# cooking shoes



## rodfed (Jun 21, 2011)

/What are the best shoes for a chef to wear?


----------



## jlmassey (Jun 13, 2011)

I don't believe theirs a " best " What is your style ? Their are TONS!!

I have the skechers Slip Resistant my self.Mid Tops with Double Heel Support dew to getting blisters with the type of socks i wear ( I like ankle socks ) 
After i got my insoles In the shoes, my feet have not hurt me but once that i can recall thats after pulling a 19 hr day and whos feet wont hurt than  GREAT SHOES A++++ Get you some good insoles i have had the best luck with Dr shols " SPORT "
Here is the site of prob bally one of the biggest companies that produce shoes for company's. We are supplied by them, both at Our country club and Bar and Grill.
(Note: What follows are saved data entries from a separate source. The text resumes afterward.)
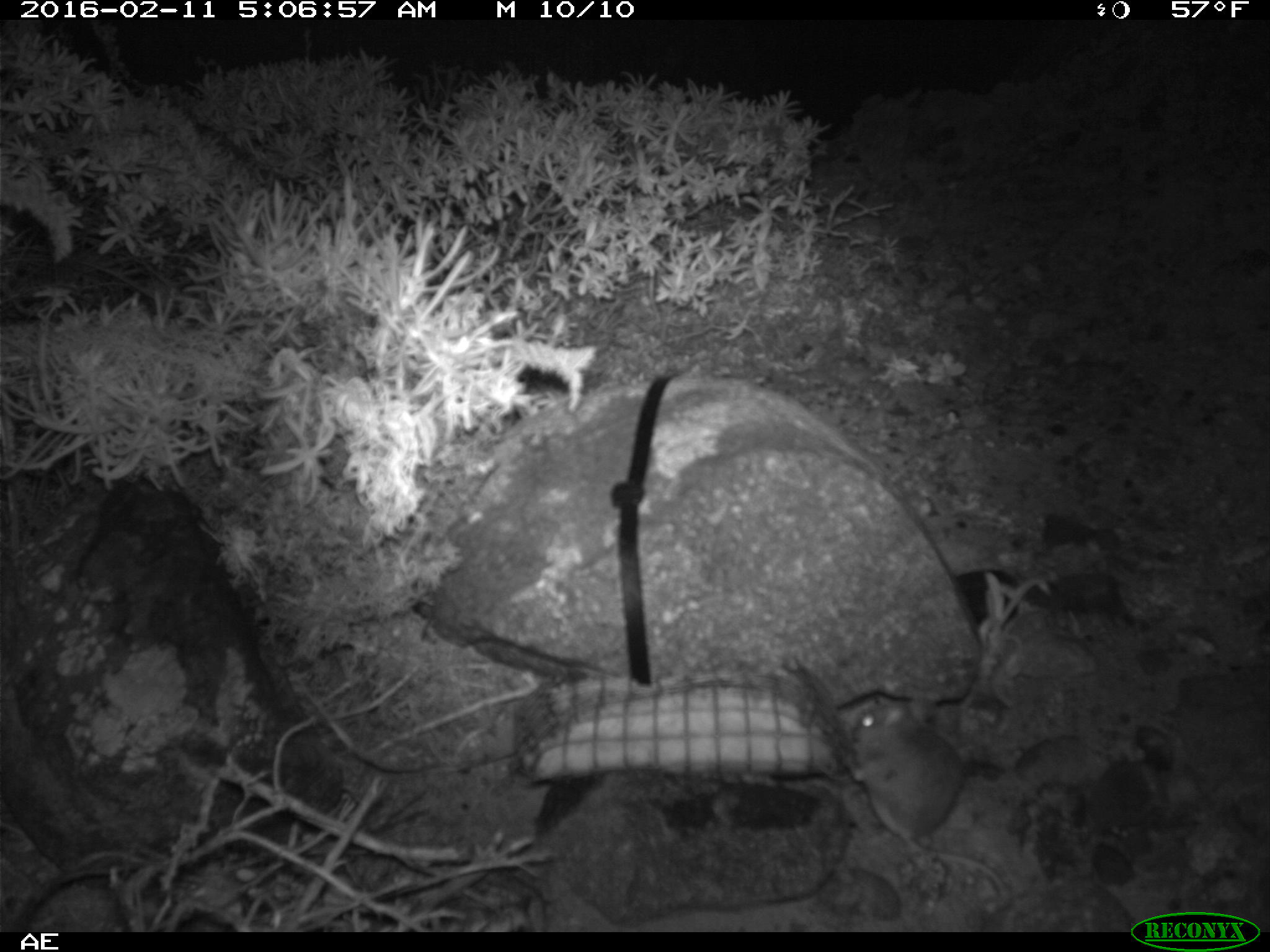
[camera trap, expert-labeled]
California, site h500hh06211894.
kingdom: Animalia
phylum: Chordata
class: Mammalia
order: Rodentia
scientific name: Rodentia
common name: rodent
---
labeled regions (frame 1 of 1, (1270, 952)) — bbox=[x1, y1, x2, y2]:
rodent: bbox=[844, 695, 1009, 907]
https://www.shoesforcrews.com/

Good Luck!!


----------



## mezzaluna (Aug 29, 2000)

Moving this to the equipment forum, and also suggesting you use our search tool to look up previous discussions on this topic.

Welcome!

Mezzaluna


----------



## graciegirl (Jul 5, 2011)

I'm a nurse x 35 years and work standing 11 out of 12 hr days. My feet dont hurt because I have taken care of them for years. Beware gel insoles. They feel great at first but collapse and thin as the day wears on and your feet warm them get super feet brand they don't look like much but are the best you can get next to a custom orthotics Dansco clogs (no insole needed) are great for standing as they are very firm and keep your arches in place and allow the forefoot to spread. Get a pro to fit you! Danskos have a line with acid and icky stuff proof leather and non slip soles. Dansko clogs are not so great if you are walking distances. Congrats to new culinary school grads! Even though you are just getting started take care of your feet and put some$$ into decent footwear. Go high tech on your socks and especially avoid cotton, the killer of comfort. Cotton + sweat= blisters. I like smart wool and Teko brand but there are loads of great brands. Change socks mid shift if sweaty. If you have arch pain roll your feet over a frozen water filled soda bottle x 5 min when you get home. Do not hesitate to go to a podiatrist if tou have foot issues!

Last, for Gods sake no Crocs! I don't care how washable they are, there is no support.


----------



## chefedb (Apr 3, 2010)

My trick after all these years. Lightweight but good support shoe and change them 2 times a day. Powder feet. worked for me 12 to 16 hours a day, Heavy shoe makes feet more tired.


----------